Running a parallel program on a distributed computing system involves multiple complex system-level issues, such as communication, coordination, resource management, and task allocation. These issues are explained below:
1. Partitioning
This refers to dividing a program or its data for execution on multiple nodes.
- Computation Partitioning:
The program is split into smaller tasks that can run concurrently on different machines.
➤ Example: Each task processes a different part of the overall problem. - Data Partitioning:
The data set is divided into chunks, and each chunk is processed independently.

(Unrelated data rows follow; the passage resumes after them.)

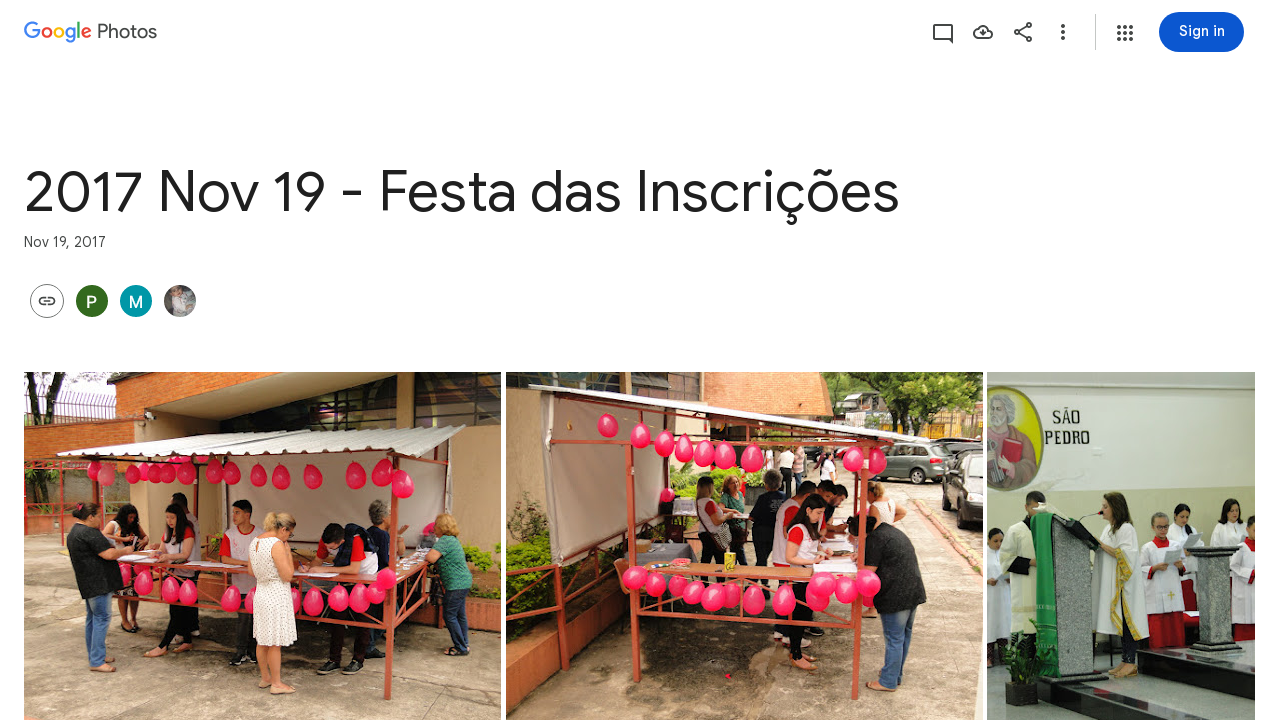

--- FILE ---
content_type: text/javascript; charset=UTF-8
request_url: https://photos.google.com/_/scs/social-static/_/js/k=boq.PhotosUi.en_US.MVNfbDFxk-E.2019.O/ck=boq.PhotosUi.y-Au3PO3hcU.L.B1.O/am=AAAAiDWAGZjNJf5zAQBBxvcdF9A_nhbCDTQZXjB8sxc/d=1/exm=A7fCU,AfoSr,Ahp3ie,B7iQrb,BVgquf,E2VjNc,EAvPLb,EFQ78c,FTPxE,H9DA2,IXJ14b,IZT63,Ihy5De,IoAGb,JNoxi,KUM7Z,KfblCf,Kl6Zic,L1AAkb,LEikZe,Lcfkne,LuJzrb,LvGhrf,MI6k7c,MpJwZc,NwH0H,O1Gjze,O6y8ed,OTA3Ae,OlyvMc,P6sQOc,PrPYRd,QIhFr,RMhBfe,RqjULd,RyvaUb,SdcwHb,SpsfSb,Tzmv8c,UBtLbd,UUJqVe,Uas9Hd,Ulmmrd,V3dDOb,WO9ee,WhgWDf,WiC0rd,Wp0seb,X07lSd,XVMNvd,XqvODd,YYmHzb,Z15FGf,ZDZcre,ZvHseb,ZwDk9d,_b,_tp,aW3pY,ag510,byfTOb,cVmA2c,e5qFLc,ebZ3mb,fWEBl,gJzDyc,gychg,h1gxcb,hKSk3e,hc6Ubd,hdW3jf,iH3IVc,iOpRIf,ig9vTc,j85GYd,kjKdXe,l5KCsc,lXKNFb,lazG7b,lfpdyf,lsjVmc,lwddkf,m9oV,mI3LFb,mSX26d,mdR7q,mzzZzc,n73qwf,nbAYS,oXwu8d,oYstKb,opk1D,p0FwGc,p3hmRc,p9Imqf,pNBFbe,pjICDe,pw70Gc,qTnoBf,rCcCxc,rgKQFc,suMGRe,tAtwtc,w9hDv,wiX7yc,ws9Tlc,xKVq6d,xQtZb,xUdipf,zbML3c,zeQjRb,zr1jrb/excm=_b,_tp,sharedcollection/ed=1/br=1/wt=2/ujg=1/rs=AGLTcCMyuEYo6xoj84PK8gg4EvSFmla9Hw/ee=EVNhjf:pw70Gc;EmZ2Bf:zr1jrb;F2qVr:YClzRc;JsbNhc:Xd8iUd;K5nYTd:ZDZcre;LBgRLc:SdcwHb;Me32dd:MEeYgc;MvK0qf:ACRZh;NJ1rfe:qTnoBf;NPKaK:SdcwHb;NSEoX:lazG7b;O8Cmgf:XOYapd;Pjplud:EEDORb;QGR0gd:Mlhmy;SNUn3:ZwDk9d;ScI3Yc:e7Hzgb;Uvc8o:VDovNc;YIZmRd:A1yn5d;Zk62nb:E1UXVb;a56pNe:JEfCwb;cEt90b:ws9Tlc;dIoSBb:SpsfSb;dowIGb:ebZ3mb;eBAeSb:zbML3c;gty1Xc:suMGRe;iFQyKf:QIhFr;lOO0Vd:OTA3Ae;oGtAuc:sOXFj;pXdRYb:p0FwGc;qQEoOc:KUM7Z;qafBPd:yDVVkb;qddgKe:xQtZb;wR5FRb:rgKQFc;xqZiqf:wmnU7d;yxTchf:KUM7Z;zxnPse:GkRiKb/dti=1/m=RADqFb?wli=PhotosUi.vUzEii3Qq5w.createPhotosEditorPrimaryModuleNoSimd.O%3A%3BPhotosUi.6LEKmzsX-Vs.createPhotosEditorPrimaryModuleSimd.O%3A%3BPhotosUi.VNqMy8g4zEw.skottieWasm.O%3A%3BPhotosUi.qRj-IyYdjYs.twixWasm.O%3A%3B
body_size: 220
content:
"use strict";this.default_PhotosUi=this.default_PhotosUi||{};(function(_){var window=this;
try{
_.n("RADqFb");
var T5b=function(a,b){return _.EG(c=>{const d=new _.FG;_.B(d,S5b,98,a);_.GG(c,d)},b)},U5b=function(a){return Number.isFinite(a)?a:null},V5b=class extends _.v{constructor(a){super(a)}Eh(){return _.ki(this,1)}},W5b=class extends _.v{constructor(a){super(a,7)}getTime(){return _.z(this,_.yj,1)}setTime(a){return _.B(this,_.yj,1,a)}getStatus(){return _.z(this,V5b,6)}setQuality(a){return _.Mi(this,4,a)}Eh(){return _.oi(this,2)}},S5b=class extends _.v{constructor(a){super(a)}aL(){return _.oi(this,1)}wV(a){return _.Pi(this,
1,a)}w5(){return _.z(this,W5b,2)}getMetadata(){return _.z(this,_.Q5b,5)}Ye(a){return _.B(this,_.Q5b,5,a)}},X5b=function(a,b){b=T5b(b,a.ma);a.ha.Rh(b)},Y5b=class{constructor(a){this.Ac=a;a.ma("/client_streamz/photos/web/reliability/interaction_count",_.HH("interaction_id"),_.HH("error_code"),_.IH("error_description"))}Zd(a,b,c){this.Ac.ha("/client_streamz/photos/web/reliability/interaction_count",a,b,c)}},Z5b=class{constructor(a){this.Ac=a;a.ka("/client_streamz/photos/web/reliability/interaction_latency",
_.HH("interaction_id"),_.HH("error_code"))}record(a,b,c){this.Ac.record("/client_streamz/photos/web/reliability/interaction_latency",a,b,c)}},$5b=class{constructor(a){this.Ac=a;a.ma("/client_streamz/photos/web/reliability/rpc_error_count",_.HH("interaction_id"),_.HH("error_code"),_.IH("rpc_error_description"))}Zd(a,b,c){this.Ac.ha("/client_streamz/photos/web/reliability/rpc_error_count",a,b,c)}};var a6b=function(a){return a.ha<_.zg(a.ie.get("llaMmf"),0)};
_.Lq(_.iVa,class extends _.Qq{static Ha(){return{service:{ir:_.HG,ie:_.Wq,Rf:_.FH}}}constructor(a){super();this.ha=Math.random();this.ie=a.service.ie;this.af=a.service.ir;this.ua=new Y5b(a.service.Rf.get());this.Da=new Z5b(a.service.Rf.get());this.Ea=new $5b(a.service.Rf.get())}oa(a,b){if(a6b(this)){var c=this.af;a=(new S5b).wV(a);a=_.Bi(a,3,!0);X5b(c,_.Bi(a,4,!1).Ye(b))}}ka(a){if(a6b(this)){var b=a.ma!==null?" - "+_.$k(a.ma):"",c=(a.errorMessage?_.$k(a.errorMessage):"none")+b,d=(new S5b).wV(a.interactionId),
e=new W5b;var f=new V5b;f=_.Hi(f,1,a.errorCode);f=_.E(f,2,"configs.production.mobile.photos.error_spaces.cui_reliability_errors.ErrorCode");e=_.B(e,V5b,6,f);f=a.ha;f=(new _.Aj).setSeconds(U5b(Math.floor(f/1E3))).ma(U5b(f%1E3*1E6));e=_.B(e,_.Aj,3,f);d=_.B(d,W5b,2,e);d=_.Bi(d,3,!1);d=_.Bi(d,4,!1).Ye(a.metadata);X5b(this.af,d);this.ua.Zd(a.interactionId,a.errorCode,c);this.Da.record(a.ha,a.interactionId,a.errorCode);a.ma!==null&&this.Ea.Zd(a.interactionId,a.errorCode,b)}}ma(a,b){if(a6b(this)){var c=
this.af;a=(new S5b).wV(a);a=_.Bi(a,3,!1);X5b(c,_.Bi(a,4,!0).Ye(b))}}na(a){this.ha<_.zg(this.ie.get("lskV8d"),0)&&_.da(a)}});
_.r();
}catch(e){_._DumpException(e)}
}).call(this,this.default_PhotosUi);
// Google Inc.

➤ Example: A large dataset is split into smaller pieces for different nodes to process in parallel.
2. Mapping
Assigns the divided tasks or data pieces to appropriate computing nodes (workers).
➤ This ensures optimal use of resources and parallel execution.
3. Synchronization
Ensures that tasks coordinate properly during execution.
- Avoids race conditions when multiple nodes try to access the same data.
- Manages data dependencies where one task needs results from another.
4. Communication
Data exchange between nodes becomes necessary due to data dependencies.
➤ This could involve transferring intermediate results between tasks on different machines.
5. Scheduling
If there are more tasks than resources, a scheduler is required to:
- Decide which task runs when and on which node.
- Follow a scheduling policy to balance load and reduce execution time.
There are two types of scheduling:
- Task-level scheduling (for a single program).
- Job-level scheduling (for multiple programs/jobs in the system).
6. Motivation for Programming Paradigms
Because managing all of the above manually is complex and time-consuming, programming paradigms like MapReduce, Hadoop, and Dryad are used. They:
- Abstract low-level system management.
- Increase developer productivity.
- Reduce time-to-market.
- Improve scalability and fault tolerance.